Value-Dx: The value of diagnostics to combat antimicrobial resistance by optimising antibiotic use
PPAS in set-up.
VALUE-Dx involves two clinical studies:
1. A two-week Pont-Prevalence Audit Study (PPAS) in Winter season I (January 2020)
This study aims to record information about patients who receive treatment for community acquired acute respiratory tract infection (CA-ARTI) e.g. cough, sore throat. This will help researchers benchmark patterns of antibiotic prescribing in contrasting European settings simply by observing what happens in routine care.
WHY THIS IS IMPORTANT
The invention of antibiotics was a major breakthrough in medical science. Antibiotics are used to treat illness caused by bacteria. Development of these medicines meant that illnesses, like pneumonia, which were often fatal, could be treated. That saved millions of lives. The effectiveness of antibiotics is decreasing because they are being overused. Microorganisms that are being exposed to antibiotics change genetically over time and develop resistance. As a result “superbugs” are developing. We have no effective treatment for these “superbugs”. The development of resistance to antibiotics is a major public health concern worldwide. Unhelpful, clinically unwarranted variation in care is a major contributor. Point of care testing that is proven to be cost effective in clinical trials could help improve the quality of care and thus patient outcomes especially for CA-ARTI, the commonest acute reasons for consulting health services in community care setting and for antibiotic use. However, an initial description of the presentation (case mix) and management of CA-ARTI in different community care settings is urgently needed.

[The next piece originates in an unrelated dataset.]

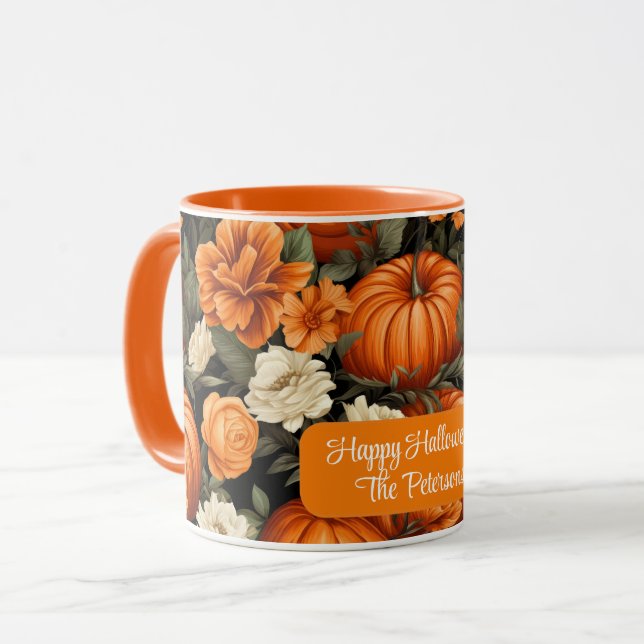 Pumpkins Roses Autumn Flowers Mug (Front Left)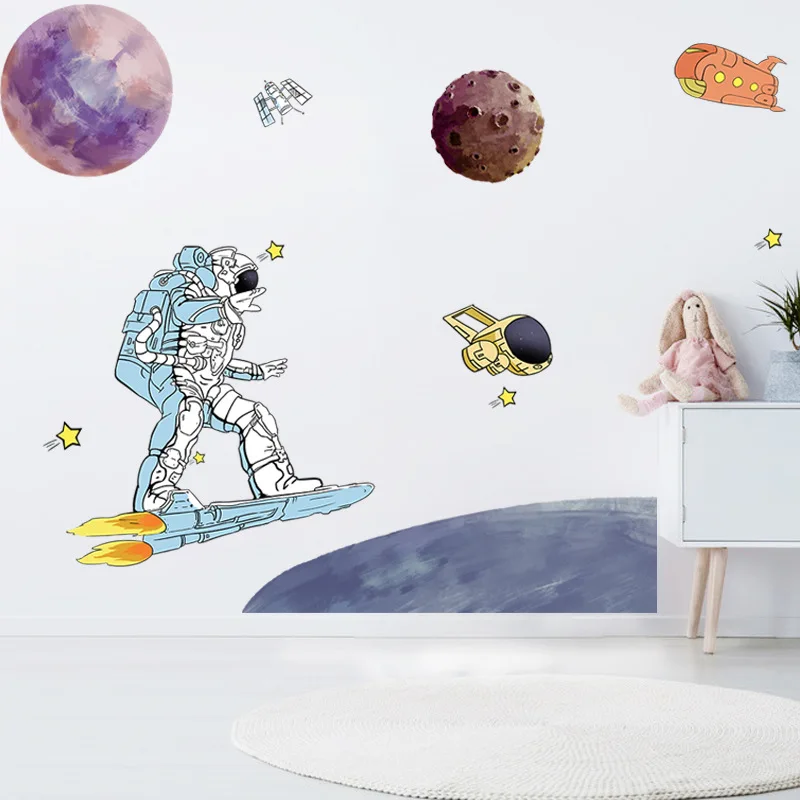 Мультяшная космическая планета астронавт Настенная Наклейка для детской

The study will run over a 2 week period in approximately 20 European countries. Researchers will collect information from health settings where antibiotics are often prescribed for patients who have respiratory infections, including general practice, urgent care centres, accident and emergency and other acute services in hospitals, paediatric care centres, and long term care facilities, both in and out of office-hours care.
2. A platform, response-adaptive randomised controlled trial in winter seasons II and III (PRUDENCE).

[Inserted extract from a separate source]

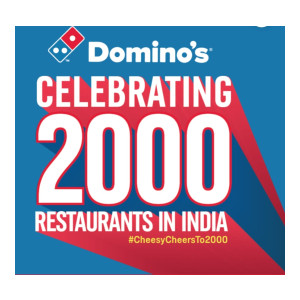 Domino's Celebrating 2000 Restaurants in India : Flat 1000 Off on orders above 2000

The trial will evaluate the use of clinical algorithms that include a diagnostic test for community acquired acute respiratory tract infection compared to usual care without the addition of a diagnostic test and/or using different diagnostic tests. The trial may therefore have several arms. We will assess effectiveness in terms of both reductions in antibiotic prescribing and in terms of patient recovery, as reduction in antibiotic prescribing should not be at the expense of poorer outcomes for patients.

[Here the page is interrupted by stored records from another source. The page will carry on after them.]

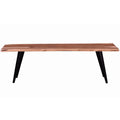 58 in. Acacia Wood and Metal Dining Bench N10206
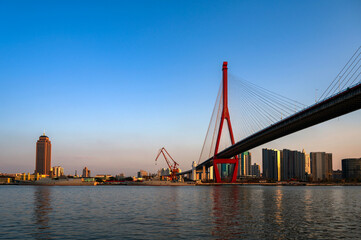 Yangpu Bridge on the Huangpu River in Shanghai, China.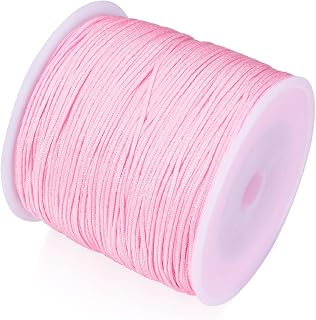 100m 0.8mm Nylon Beading Cord Pearl Pink Chinese Knot Rattail Macrame Thread for Jewelry Making, Kumihimo Packing Accessories, Craft Supplies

This will be a multi-country, prospective, platform, response-adaptive, randomised clinical trial in community care. We will be able to drop arms as soon as they are proven to meet (or proven not to meet) pre-specified thresholds for effectiveness or non-effectiveness, and add in new arms during the course of the trial itself (platform trial). The proportion of participants allocated to trial arms may be altered at pre-specified assessment points in response to emerging trial outcomes against predetermined criteria about performance to enhance study efficiency (response adaptive randomization).
BENEFITS TO THE PATIENT AND NHS
Support community care prescribers in their decision to prescribe antibiotics to patients with CA-ARTI to those that need them. This should result in changes in antimicrobial prescribing/reduced antimicrobial resistance.